[ 
https://issues.apache.org/jira/browse/FLINK-9280?page=com.atlassian.jira.plugin.system.issuetabpanels:comment-tabpanel&focusedCommentId=16507950#comment-16507950
 ] 

ASF GitHub Bot commented on FLINK-9280:
---------------------------------------

GitHub user zentol opened a pull request:

    https://github.com/apache/flink/pull/6147

    [FLINK-9280][rest] Rework JobSubmitHandler to accept jar/artifact files

    ## What is the purpose of the change
    
    This PR reworks the `JobSubmitHandler` to also accept jar/artifact files. 
Previously these files had to be uploaded preemptively to the blob-service by 
the client. With this change the entire job submission goes through REST.
    
    This PR addresses 3 JIRAs in total:
    
    **FLINK-9382**
    Directories given to the blob-service (primarily a use-case for the 
distributed cache) are currently silently zipped, and later unzipped by the 
`FileCache`. This tightly coupled the zipping logic in the blob-service to the 
unzipping logic of the `FileCache`. The blob-service neither unzipped the 
directory if the blob was requested, nor did it provide any means of doing so 
manually, nor did it inform the user as to whether the requested blob is a zip 
or not.
    
    My conclusion in `FLINK-9382` is that the blob-service should not support 
directories _for now_, and that instead directories for the `distributed cache` 
should be explicitly zipped beforehand, given that this is the only use-case we 
have at the moment.
    
    This JIRA is related to FLINK-9280 as the zipping logic was necessary for 
the upload of directories from the client via REST. Since the server thus 
receives all artifacts already in zipped form we can them in zipped form to the 
blob-service , making the blob-service support for directories obsolete.
    
    The zipping is now done in `JobGraph#uploadUserArtifacts` with utilities 
provided by the `FileCache` class. 
    The unzipping is still done by the `FileCache`. Furthermore, we now no 
longer delete the zip after processing, as this file is managed by the 
blob-service.
    
    **FLINK-9500**
    In some cases (I don't know exactly when) it can happen that en empty 
`LastHttpContent` is sent at the end of a FileUpload. This currently leads to 
an exception in the `FileUploadHandler` when calling 
`currentHttpPostRequestDecoder.hasNext()`.
    
    The `LastHttpContent` message is fortunately a singleton, which allows us 
to easily check for it in the `FileUploadHandler`. If detected we skip the 
payload processing.
    Note that we still `offer` this content to the encoder, as this part is 
still handled without exception and appears to follow an expected life-cycle.
    
    This issue was also triggered by FLINK-9280, which now serves as 
verification for the fix.
    
    **FLINK-9280**
    
    This issue is addressed in 5 commits that must be squashed before a merge.
    
    The commit `Move channel setup into utility method` is a simple refactoring 
to allow re-using code.
    The commit `Remove BlobServer port handler` removes various classes related 
to requesting the blobserver port via REST, which is now obsolete.

Provided data:
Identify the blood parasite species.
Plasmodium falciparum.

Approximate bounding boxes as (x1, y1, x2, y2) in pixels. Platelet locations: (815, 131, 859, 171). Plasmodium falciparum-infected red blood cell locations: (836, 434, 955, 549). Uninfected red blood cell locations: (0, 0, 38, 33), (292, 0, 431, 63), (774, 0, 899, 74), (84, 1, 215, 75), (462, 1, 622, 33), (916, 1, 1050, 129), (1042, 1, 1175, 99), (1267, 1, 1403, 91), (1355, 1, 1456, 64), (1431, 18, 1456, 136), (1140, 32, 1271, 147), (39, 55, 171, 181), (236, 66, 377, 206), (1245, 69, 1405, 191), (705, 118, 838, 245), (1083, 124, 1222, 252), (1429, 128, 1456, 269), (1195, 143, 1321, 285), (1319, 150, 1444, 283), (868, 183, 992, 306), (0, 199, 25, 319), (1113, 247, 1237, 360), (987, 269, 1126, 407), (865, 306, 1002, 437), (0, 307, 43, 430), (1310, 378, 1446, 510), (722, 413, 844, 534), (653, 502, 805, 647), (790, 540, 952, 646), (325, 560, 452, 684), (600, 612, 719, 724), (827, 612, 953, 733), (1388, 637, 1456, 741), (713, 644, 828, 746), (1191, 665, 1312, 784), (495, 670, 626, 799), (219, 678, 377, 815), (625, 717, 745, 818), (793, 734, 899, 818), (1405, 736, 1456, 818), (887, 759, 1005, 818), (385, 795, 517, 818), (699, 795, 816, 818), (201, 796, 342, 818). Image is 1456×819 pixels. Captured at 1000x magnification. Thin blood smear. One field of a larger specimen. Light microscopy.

Instructions for the task:
Answer from the pull request description on reworking the JobSubmitHandler:
(a) Before this change, who uploaded jar/artifact files to the blob-service?
(b) In which method is the zipping of directories now done?
(c) In which handler does an empty `LastHttpContent` at the end of a FileUpload currently cause an exception?

Result:
(a) The client uploaded them preemptively.
(b) In `JobGraph#uploadUserArtifacts`, using utilities from the `FileCache` class.
(c) In the `FileUploadHandler`, when `currentHttpPostRequestDecoder.hasNext()` is called.